Мы расхватали лепешки, я поперебрасывал свою и решил начать с недожаренной части. Горячее, мягкое тесто наполнило рот, и я невольно зажмурился от удовольствия. Горячо. Вкусно.
– Вкусно, Федь, – пробубнил я с набитым ртом. – Спасибо. Прям как дома.
– Да чё там, – Федька отвернулся, заскрёб что‑то у костра. – Бабья работа простая. Муку с водой смешать да на камень кинуть. Делов‑то.
Сказал небрежно, отмахнулся, но было видно, что пацану приятно. Уши порозовели, и он принялся выкладывать на камни свежую порцию лепешек. Девять мужиков пришли с дела усталые и голодные, а он встретил нас хлебом. Федька‑то даже наверное и не думал, насколько это ценно. Ничего, увидит и поймет.
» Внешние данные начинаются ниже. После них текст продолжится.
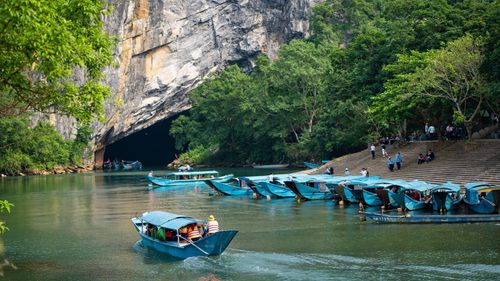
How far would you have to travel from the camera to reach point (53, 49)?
1168cm

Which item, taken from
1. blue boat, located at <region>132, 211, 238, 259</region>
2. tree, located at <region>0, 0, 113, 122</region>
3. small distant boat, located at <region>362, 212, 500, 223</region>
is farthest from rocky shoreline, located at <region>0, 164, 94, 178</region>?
tree, located at <region>0, 0, 113, 122</region>

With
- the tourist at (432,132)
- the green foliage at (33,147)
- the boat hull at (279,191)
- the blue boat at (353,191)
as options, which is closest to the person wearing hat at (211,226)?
the blue boat at (353,191)

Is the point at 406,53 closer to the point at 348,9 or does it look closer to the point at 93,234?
the point at 93,234

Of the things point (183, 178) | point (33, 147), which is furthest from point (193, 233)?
point (33, 147)

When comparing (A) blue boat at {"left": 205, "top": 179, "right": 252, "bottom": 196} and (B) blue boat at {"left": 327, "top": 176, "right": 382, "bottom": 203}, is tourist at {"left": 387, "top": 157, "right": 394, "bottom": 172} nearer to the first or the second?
(B) blue boat at {"left": 327, "top": 176, "right": 382, "bottom": 203}

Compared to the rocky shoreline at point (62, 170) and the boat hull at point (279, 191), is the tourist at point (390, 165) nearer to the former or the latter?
the boat hull at point (279, 191)

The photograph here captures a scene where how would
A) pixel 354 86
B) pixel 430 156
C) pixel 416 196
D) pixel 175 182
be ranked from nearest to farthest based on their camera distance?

После моста немец озверел окончательно. Мы это чувствовали кожей все следующие дни. «Рамы» висели над горами почти не переставая, методично прочесывая квадрат за квадратом. По дорогам пошли патрули – частые, злые, не сонные тыловые обозники, а битые фронтовики, которых, видать, сняли с других участков и бросили искать тех, кто кошмарит им тыл. Деревни, через которые мы раньше прошмыгивали, теперь обросли постами. Кольцо сжималось – медленно, методично, по‑немецки аккуратно, и я понимал, что это надолго и всерьёз. Мы слишком нашумели. Фельдмаршал, комендатура, мост – такую проблему решают всеми доступными средствами.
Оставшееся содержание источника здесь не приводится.